Fenerbahçe’nin beraberliği sonrası Yusuf Akçiçek’e övgü yağdı: Derbinin gölgesinde rövanş

Fenerbahçe UEFA Avrupa Ligi’nde konuk olduğu Anderlecht ile 2-2 berabere kaldı. Sarı lacivertliler, 3-0 kazandığı birinci maçın rövanşında berabere kalarak ismini son 16 çeşidine yazdırdı. Fnerbahçe’nin golleri En Nesyri ve Yusuf Akçiçek’ten gelirken Anderlecht’in gollerini ise Luis Vasquez attı.

Maç sonu yapılan yorumlarda spor muharrirleri Yusuf Akçiçek’in performansına övgü yağdırdı. Yapılan yorumlarda derbinin gölgesinde oynanan maçta Yusuf oynadığı oyuna alkış yağdırdı.

Maç sonrası yapılan yorumlarda şu sözler yer aldı:

Faik Çetiner (Fanatik): Rövanş oyununda futboluyla ön plana çıkmayan Fenerbahçe, yeniden de istediği sonucu almasını bildi. İşini bilen hoca ve işini bilen oyuncularla bu ekip Avrupa’da da “Biz varız” diyor. Not: Merak ettiğim bahis ise şu: Bakalım tribün olaylarından ötürü Belçika ekibine ne ceza verilecek?

Serkan Akcan: (Fanatik): Genç Yusuf birinci maçın da yıldızıydı. Üçlü savunmanın sol stoperi olarak son derece istikrarlı ve özgüvenli göründü. Attığı golü aslında birinci maçta da ziyadesiyle hak etmişti. Gelişimi çok düzgün gidiyor, grubun 8 tane stoperi varken sıranın 2006 doğumlu bir alt yapı futbolcusuna gelmiş olması ve Yusuf’un o şansı bu kadar âlâ kullanması ülke futbolu ismine da olağanüstü bir durum. Fenerbahçe sert bir deplasmanda 3-0’lık avantajını sonuna kadar kullandı, çeşidi geçti. Eliminasyon formatının dünyadaki en başarılılarından biri olan Mourinho’nun ‘kazanan modu’nu açtığını görmek Avrupa Ligi’nde ilerisi için ülke futbolu ismine daha da umut verici.

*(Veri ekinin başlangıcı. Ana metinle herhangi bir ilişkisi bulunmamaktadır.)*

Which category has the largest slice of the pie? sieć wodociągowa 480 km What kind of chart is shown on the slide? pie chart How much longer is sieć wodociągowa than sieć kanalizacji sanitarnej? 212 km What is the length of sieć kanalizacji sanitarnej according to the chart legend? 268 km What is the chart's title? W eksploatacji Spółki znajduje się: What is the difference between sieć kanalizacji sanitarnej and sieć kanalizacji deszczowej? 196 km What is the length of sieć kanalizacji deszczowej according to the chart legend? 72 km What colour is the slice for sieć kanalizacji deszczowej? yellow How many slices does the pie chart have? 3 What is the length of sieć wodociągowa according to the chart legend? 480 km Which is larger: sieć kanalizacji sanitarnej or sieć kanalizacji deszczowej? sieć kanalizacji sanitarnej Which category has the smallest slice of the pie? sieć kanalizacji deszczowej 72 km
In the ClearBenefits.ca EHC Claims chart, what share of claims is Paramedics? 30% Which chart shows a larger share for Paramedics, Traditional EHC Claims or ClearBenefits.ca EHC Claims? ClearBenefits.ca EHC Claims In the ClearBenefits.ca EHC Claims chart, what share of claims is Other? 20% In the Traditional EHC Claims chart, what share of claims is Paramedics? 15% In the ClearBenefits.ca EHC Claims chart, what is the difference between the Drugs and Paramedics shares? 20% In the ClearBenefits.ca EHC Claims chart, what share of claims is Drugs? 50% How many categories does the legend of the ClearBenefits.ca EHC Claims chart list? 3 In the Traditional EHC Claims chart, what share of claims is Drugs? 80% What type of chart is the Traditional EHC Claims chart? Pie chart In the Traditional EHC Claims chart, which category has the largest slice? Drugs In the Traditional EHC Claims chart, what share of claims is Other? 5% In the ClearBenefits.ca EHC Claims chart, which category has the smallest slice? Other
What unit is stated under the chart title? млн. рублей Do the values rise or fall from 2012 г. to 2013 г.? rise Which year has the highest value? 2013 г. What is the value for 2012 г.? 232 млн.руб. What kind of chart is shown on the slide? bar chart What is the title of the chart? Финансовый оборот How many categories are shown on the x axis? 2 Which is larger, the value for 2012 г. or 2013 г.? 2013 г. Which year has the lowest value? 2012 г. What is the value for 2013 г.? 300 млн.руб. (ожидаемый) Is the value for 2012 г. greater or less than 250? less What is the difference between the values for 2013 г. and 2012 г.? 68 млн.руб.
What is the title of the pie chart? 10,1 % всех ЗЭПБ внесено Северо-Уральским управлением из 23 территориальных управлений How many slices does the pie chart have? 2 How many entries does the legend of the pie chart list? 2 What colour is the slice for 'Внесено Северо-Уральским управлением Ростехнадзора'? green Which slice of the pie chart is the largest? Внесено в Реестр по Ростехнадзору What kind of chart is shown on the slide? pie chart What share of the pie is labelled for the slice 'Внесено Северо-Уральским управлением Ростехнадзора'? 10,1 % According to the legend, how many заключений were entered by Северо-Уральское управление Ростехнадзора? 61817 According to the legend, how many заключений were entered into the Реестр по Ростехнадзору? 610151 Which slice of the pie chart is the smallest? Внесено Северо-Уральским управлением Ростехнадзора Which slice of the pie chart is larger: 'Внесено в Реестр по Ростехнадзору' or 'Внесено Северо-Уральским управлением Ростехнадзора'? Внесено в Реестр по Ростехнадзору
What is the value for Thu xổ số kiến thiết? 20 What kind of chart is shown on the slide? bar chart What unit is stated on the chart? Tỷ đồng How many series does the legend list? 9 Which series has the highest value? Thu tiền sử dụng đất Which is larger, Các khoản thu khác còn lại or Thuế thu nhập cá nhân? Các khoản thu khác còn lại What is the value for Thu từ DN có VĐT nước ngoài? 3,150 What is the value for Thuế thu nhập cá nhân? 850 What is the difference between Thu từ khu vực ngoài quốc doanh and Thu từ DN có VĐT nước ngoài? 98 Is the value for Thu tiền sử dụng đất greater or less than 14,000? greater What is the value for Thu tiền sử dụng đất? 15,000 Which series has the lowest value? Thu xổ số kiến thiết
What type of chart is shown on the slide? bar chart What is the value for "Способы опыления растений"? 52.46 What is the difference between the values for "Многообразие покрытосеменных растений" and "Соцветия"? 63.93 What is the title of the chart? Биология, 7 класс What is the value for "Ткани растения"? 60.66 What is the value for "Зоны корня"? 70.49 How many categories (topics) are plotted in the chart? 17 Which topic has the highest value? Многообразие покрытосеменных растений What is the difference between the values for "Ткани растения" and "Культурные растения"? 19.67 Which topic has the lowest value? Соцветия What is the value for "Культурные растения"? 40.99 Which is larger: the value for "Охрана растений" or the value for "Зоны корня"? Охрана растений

Gürcan Bilgiç (Sabah): ” Mourinho’nun hesabında çeşit için gereken skoru alıp, İstanbul’a dönmek vardı. Maç öncesinde “kazanmak için buradayız” dese de, alandaki kadronun beden lisanında, “tabela bizim olsun” havasını gördük. 4. dakikada Dzeko’nun fırsatçılığıyla En-Nesryi’ye attırdığı golle aslında maçı bitirip, pazartesinin hazırlıklarına başladılar. Fenerbahçe kalan müddette vitesi boşa aldı. Yönetilmesi çok güç olan bir psikoloji aslında. Bir yanda maçtan umudu kesip, lige dönen Galatasaray, öte tarafta kazasız-belasız tıp bileti ile İstanbul seyahatini planlayan Fenerbahçe. Olağan kurallarda olsa bir çok tenkit üreteceğimiz bir 90 dakika aslında. Fakat maçın aklı da, fikri de orada değil. Sakatlıklar kulübeyi de isimsiz ve seçeneksiz bıraktı. “Mert Müldür dışında atağım yok” demeye getirdi Portekizli hoca. Halbuki “nazar değmesin” denilen başkanını; Dzeko’yu, Talisca yahut Cenk ile müdafaaya da alabilirdi. İki gol de defansif yanılgılardan geldi. Amrabat’ın topla buluştuğu anda, daima kalecisini aklına koyması, ekip rakip alana yerleşmişken 50 metre geriye koşturması da bir diğer not. Anderlecht’in oyundan çekilip, kendi alanında duvar ören Fenerbahçe’nin üstüne gelmesini, bir fazla orta saha ile önleyebilirdi halbuki Mourinho… Demek ki, topu rakibe bırakan bu oyunun kendi kaosuna inanıyor. Ekstra oyuncularının bir şeyler yapacağı ana güveniyor. Tabelaya bakarsanız da istediğini alıyor.

Uğur Meleke (Hürriyet): Dün akşam seansında İstanbul’da Kolombiyalı bir stoper başroldeyken, gece seansında Brüksel’de 19 yaşında bir Türk stoper parladı ışıl ışıl. 2006’lı Yusuf Akçiçek birinci maçın da yıldızıydı, iki golün üretiminde vardı. Rövanşta da attığı kritik golle çeşidi getirdi Fenerbahçe’ye. Türk futbolu uzun uzunluklu, solak, oyun kurulumunda da yiğit, eksiksiz bir stoper kazanıyor. Tebrikler Yusuf. Bu türlü devam.